In our study, the relative risk of invasive epithelial ovarian cancer associated with each one-year increase in average birth spacing was 0.99 (95% CI=0.98–1.01), which is similar to one earlier study [5]. It is possible that some of the biparous women who had a long interval between the first and the last pregnancy represented a subgroup of women who might have sub-fertile conditions that are associated with increased risk of ovarian cancer and obscure potential protective effect from progesterone [31]. However, analyses on the two birth spacings among the triparous women, who presumably have fewer sub-fertile conditions than biparous women, did not reveal a consistent association between birth spacing and the risk of ovarian cancer.
It is interesting to note that, among women with less than 15 years since delivery of the last child, no ovarian cases occurred among those with a very short birth spacing (<12 months), albeit with very small numbers of subjects.
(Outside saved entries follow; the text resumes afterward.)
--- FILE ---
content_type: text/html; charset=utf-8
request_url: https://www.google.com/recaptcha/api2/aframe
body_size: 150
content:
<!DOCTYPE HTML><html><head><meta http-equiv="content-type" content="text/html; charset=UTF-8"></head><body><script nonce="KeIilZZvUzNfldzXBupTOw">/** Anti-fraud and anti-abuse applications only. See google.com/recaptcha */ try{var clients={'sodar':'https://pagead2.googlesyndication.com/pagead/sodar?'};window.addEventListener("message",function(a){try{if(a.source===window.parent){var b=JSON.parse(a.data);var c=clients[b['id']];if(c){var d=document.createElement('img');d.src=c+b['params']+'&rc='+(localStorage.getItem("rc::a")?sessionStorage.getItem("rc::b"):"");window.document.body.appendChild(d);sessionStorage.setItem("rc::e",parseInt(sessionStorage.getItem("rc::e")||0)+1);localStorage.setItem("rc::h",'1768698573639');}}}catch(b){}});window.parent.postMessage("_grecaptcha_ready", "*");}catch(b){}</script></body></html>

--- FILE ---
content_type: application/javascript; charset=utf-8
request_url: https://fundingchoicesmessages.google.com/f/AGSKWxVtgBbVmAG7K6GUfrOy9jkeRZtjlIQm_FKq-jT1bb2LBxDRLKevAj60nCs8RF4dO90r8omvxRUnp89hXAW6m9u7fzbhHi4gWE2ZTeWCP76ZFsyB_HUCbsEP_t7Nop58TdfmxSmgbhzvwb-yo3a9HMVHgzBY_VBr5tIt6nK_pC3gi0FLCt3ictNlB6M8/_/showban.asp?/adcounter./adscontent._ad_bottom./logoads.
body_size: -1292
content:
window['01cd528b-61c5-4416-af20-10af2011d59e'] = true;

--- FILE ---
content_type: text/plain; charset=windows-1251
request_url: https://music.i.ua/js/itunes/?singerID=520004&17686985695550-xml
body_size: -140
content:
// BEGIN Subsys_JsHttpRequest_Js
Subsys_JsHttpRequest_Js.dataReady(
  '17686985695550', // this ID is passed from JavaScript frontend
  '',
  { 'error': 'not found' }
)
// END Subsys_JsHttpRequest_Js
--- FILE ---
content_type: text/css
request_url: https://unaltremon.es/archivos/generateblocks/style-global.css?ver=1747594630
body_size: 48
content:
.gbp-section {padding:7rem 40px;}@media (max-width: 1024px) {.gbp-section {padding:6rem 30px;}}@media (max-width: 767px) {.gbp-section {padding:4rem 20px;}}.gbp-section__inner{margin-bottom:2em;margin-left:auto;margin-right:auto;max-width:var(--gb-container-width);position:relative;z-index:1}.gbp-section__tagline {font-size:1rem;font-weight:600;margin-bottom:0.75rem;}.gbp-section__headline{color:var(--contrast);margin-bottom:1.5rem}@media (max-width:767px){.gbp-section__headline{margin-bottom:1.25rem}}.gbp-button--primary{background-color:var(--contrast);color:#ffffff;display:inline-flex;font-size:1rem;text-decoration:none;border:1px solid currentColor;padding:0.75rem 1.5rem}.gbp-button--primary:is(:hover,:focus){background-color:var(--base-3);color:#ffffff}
Although highly speculative, it might nonetheless be of interest to explore further the hormonal and other physiological characteristics underlying a substantially decreased risk of ovarian cancer among women who are able to conceive again within a short period after childbirth.
The present study tested the postulated association that wider spacing between childbirths reduces maternal risk of invasive epithelial ovarian cancer. The postulation is rooted in the findings that birth spacing increases with levels of circulating progesterone. However, the findings were based on only one study [17] that examined the relation between birth spacing and levels of progesterone in umbilical cord blood samples and it is possible that birth spacing may not represent an accurate measurement of maternal exposure to levels of progesterone during pregnancy. Another possibility is that a closer birth-spacing might be beneficial due to the sustained exposure to progesterone. Taken together, the present and previous findings [5] do not support that birth spacing is a major determinant underlying the protective effects of childbirth on ovarian cancer risk
Acknowledgements
We thank the reviewers for helpful comments. This research was supported by grant R01CA95112 from the National Institutes of Health, US Public Health Services.